Some years down the track, he got his wish and went on to spend millions on TV ads. They were quite controversial, and it was not long before the whole campaign was scrapped, and that agency has hardly run a TV campaign since. I think they were so traumatised by the whole affair that they decided never to stick their heads above the parapet ever again.

But that is not the case with lots of other agencies, especially those in the field of health and public safety. They can spend like drunken sailors without anyone ever saying a harsh word, because they are doing it "for the children". How can you object to a TV commercial that is designed to save lives?

Well, I can certainly object to it. What would you prefer - that the RTA spent $10 million on a TV campaign, or $10 million on asphalt and concrete that improved our roads and made them safer? I'd rather see the money spent on filling in pot holes, rather than filling in time slots around the 6pm news.

The problem with these marketing types is that if you go to them with an issue, their solution is an advertising campaign. If you told them that our biggest problem was spending too much money on TV commercials, they'd commission a commercial that warned government marketing managers about spending more money on commercials! They're mad.

They have it in their heads that it is more important to shape our perceptions than to try to alter our reality. For instance, if our hospital emergency departments are having trouble coping, they'd come up with a warm and fluffy ad showing nurses and doctors in soft focus trying desperately to save kids that have drowned in a swimming pool or been hit by a car, rather than spending more on actually enlarging the departments or providing more beds or doctors or machines that go "ping".

I form my opinions of government agencies from direct contact with them. I have never had contact with ASIO for instance, so my opinion of them is neutral. I don't think about them as being good or useless, because I've never dealt with them. They're like a restaurant - a critic might write a good or bad review about a place, but in the end, the thing that counts is what the experience was like for you. A good review of a bad restaurant is unlikely to encourage you to tell your friends that the place is great. If they ask what it was like, you won't read a review to them from the newspaper - you'll tell them how you were treated.

Which is why I personally think most public hospitals are crap 90% of the time, and that our state schools are in dire straights. I've had direct experience of both as a customer. The Teacher's union wants us to believe that state schools are great. I don't know what planet the teachers are on, but it's not Earth. Putting up warm and fuzzy signs on the fences of state schools with statements like "Public education - growing our community" does nothing to counter the many bad experiences that I have had dealing with teachers as a parent. Do they really think that a slick marketing campaign will change my mind about their useless behaviour?

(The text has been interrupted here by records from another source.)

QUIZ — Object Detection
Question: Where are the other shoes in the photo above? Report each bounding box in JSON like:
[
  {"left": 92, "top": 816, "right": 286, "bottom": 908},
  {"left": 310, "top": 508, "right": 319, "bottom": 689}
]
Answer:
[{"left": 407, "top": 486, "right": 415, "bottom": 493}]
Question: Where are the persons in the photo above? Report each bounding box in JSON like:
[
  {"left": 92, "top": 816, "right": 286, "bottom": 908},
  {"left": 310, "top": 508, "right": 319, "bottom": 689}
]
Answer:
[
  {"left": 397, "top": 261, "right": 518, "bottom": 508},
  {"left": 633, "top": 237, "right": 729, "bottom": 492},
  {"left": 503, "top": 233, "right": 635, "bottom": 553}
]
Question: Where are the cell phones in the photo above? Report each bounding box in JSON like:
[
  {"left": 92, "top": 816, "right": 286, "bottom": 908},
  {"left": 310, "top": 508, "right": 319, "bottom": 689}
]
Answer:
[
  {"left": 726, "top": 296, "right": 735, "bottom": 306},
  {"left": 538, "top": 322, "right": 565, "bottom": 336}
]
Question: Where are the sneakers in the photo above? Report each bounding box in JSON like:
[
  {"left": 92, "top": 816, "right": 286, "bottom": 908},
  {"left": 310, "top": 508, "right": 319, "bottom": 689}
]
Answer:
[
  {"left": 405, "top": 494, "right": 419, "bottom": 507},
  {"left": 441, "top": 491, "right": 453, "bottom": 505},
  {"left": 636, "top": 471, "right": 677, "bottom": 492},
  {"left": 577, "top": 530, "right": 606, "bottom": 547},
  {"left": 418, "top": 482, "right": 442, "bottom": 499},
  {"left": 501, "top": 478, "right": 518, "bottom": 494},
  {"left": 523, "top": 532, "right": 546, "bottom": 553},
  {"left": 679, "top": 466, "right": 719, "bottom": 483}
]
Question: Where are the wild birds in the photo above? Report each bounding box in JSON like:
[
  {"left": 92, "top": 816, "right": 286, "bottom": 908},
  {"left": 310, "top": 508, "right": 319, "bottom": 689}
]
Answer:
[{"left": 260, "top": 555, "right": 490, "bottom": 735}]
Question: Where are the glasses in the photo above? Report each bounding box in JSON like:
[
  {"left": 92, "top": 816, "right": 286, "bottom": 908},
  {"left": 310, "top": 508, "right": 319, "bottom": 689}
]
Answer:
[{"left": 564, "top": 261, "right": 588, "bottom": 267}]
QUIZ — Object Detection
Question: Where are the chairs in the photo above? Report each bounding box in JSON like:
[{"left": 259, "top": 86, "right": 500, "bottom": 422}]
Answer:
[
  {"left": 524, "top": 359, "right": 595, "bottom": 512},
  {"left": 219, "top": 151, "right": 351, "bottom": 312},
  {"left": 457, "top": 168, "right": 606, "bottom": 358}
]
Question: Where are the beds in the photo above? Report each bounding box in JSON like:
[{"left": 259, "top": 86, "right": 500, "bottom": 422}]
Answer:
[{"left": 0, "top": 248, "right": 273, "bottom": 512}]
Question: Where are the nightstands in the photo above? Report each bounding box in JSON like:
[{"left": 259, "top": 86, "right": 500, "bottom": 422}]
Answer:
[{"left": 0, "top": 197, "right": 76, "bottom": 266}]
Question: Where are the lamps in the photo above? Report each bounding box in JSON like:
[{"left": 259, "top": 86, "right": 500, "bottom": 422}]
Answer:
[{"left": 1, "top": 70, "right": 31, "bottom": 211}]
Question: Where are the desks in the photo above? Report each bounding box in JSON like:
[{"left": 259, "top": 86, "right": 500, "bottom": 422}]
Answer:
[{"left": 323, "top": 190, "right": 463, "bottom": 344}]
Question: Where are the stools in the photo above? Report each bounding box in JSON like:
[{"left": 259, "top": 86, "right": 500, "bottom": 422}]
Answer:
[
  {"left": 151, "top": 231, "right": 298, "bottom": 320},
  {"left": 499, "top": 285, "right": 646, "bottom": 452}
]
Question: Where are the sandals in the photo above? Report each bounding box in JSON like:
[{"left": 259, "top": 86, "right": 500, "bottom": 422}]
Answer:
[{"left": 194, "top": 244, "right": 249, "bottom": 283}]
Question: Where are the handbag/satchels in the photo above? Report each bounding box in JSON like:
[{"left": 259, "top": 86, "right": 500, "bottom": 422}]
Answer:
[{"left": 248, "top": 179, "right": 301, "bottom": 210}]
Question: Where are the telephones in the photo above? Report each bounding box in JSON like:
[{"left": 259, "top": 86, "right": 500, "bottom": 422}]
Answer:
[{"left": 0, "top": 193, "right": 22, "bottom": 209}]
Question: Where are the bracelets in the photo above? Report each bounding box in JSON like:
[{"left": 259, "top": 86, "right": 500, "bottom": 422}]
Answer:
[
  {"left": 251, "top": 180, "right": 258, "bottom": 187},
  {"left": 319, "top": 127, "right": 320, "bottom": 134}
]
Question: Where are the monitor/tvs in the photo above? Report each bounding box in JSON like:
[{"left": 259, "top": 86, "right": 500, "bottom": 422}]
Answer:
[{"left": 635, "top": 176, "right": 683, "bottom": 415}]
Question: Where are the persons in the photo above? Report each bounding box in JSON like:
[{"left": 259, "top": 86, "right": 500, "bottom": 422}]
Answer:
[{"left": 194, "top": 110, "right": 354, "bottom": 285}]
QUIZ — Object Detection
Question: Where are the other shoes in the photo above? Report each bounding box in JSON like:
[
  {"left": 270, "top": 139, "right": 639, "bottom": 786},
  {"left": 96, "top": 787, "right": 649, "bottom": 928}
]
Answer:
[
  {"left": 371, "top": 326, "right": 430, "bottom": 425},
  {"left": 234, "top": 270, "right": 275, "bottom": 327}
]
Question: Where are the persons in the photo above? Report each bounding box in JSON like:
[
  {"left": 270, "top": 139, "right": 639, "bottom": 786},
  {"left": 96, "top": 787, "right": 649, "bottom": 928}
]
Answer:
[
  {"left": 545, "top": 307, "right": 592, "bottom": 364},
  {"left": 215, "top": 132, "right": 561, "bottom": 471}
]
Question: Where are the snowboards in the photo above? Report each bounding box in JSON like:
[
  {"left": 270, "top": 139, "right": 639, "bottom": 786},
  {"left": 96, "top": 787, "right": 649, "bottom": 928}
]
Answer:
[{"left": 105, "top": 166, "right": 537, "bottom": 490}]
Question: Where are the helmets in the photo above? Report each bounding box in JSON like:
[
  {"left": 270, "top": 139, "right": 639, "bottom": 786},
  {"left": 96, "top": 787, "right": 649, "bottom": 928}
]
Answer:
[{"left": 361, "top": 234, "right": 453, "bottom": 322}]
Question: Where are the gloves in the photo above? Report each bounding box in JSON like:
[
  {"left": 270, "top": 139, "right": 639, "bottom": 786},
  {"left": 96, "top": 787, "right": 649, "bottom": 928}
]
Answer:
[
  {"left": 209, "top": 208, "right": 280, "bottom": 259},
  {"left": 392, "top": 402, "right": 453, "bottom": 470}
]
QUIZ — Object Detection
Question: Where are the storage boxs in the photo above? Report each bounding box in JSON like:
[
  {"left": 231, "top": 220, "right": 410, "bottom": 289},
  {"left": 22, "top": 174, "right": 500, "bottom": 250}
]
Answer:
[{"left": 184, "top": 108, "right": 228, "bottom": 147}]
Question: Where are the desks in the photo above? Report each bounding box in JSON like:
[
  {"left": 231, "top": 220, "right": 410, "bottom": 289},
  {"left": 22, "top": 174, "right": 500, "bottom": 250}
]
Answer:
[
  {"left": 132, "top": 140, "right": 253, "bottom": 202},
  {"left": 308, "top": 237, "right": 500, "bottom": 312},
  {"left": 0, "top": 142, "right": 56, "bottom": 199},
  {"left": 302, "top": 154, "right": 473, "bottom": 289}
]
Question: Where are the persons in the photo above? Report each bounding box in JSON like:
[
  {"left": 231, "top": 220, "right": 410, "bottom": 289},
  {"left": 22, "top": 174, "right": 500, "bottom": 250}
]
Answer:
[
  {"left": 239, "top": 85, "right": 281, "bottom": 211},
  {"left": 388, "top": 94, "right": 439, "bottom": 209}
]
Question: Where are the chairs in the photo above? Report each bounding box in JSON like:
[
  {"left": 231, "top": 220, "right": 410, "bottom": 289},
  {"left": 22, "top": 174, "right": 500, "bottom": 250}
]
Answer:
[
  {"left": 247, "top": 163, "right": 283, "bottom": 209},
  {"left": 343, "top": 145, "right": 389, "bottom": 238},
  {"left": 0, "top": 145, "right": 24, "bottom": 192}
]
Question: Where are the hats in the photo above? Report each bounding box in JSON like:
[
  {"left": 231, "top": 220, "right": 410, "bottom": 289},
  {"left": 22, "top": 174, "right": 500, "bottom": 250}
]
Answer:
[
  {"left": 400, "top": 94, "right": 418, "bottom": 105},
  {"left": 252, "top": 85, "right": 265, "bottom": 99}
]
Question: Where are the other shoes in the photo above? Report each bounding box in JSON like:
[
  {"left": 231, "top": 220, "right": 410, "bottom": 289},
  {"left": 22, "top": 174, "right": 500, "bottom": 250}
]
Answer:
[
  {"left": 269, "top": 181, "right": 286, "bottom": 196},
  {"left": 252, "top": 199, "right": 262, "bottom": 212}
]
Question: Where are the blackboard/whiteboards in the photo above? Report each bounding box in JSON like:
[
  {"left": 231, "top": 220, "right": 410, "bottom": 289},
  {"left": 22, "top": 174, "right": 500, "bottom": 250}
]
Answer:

But I should stick to the topic, which is moral panic.

Moral panic is good for business - if you happen to work in the area of selling advertising. The media is very good at manufacturing moral panic, and it wouldn't surprise me to find that it is now a major topic at editorial conferences each week. If advertising sales are flagging, the best way to boost them is to scare the government into throwing money at a problem.

Next time you see any sort of government sponsored ad on a billboard or on radio or on TV, just consider this - it's only there because a Minister crapped their pants, and the campaign is only designed to cover up the smell of poo in their undies.

2 comments:

Unknown said...

dear friend,
let me know what you think of my advertising blog http://the-advertising-blog.blogspot.com

-chirag

Anonymous said...

"Machines that go ping" - just love that description.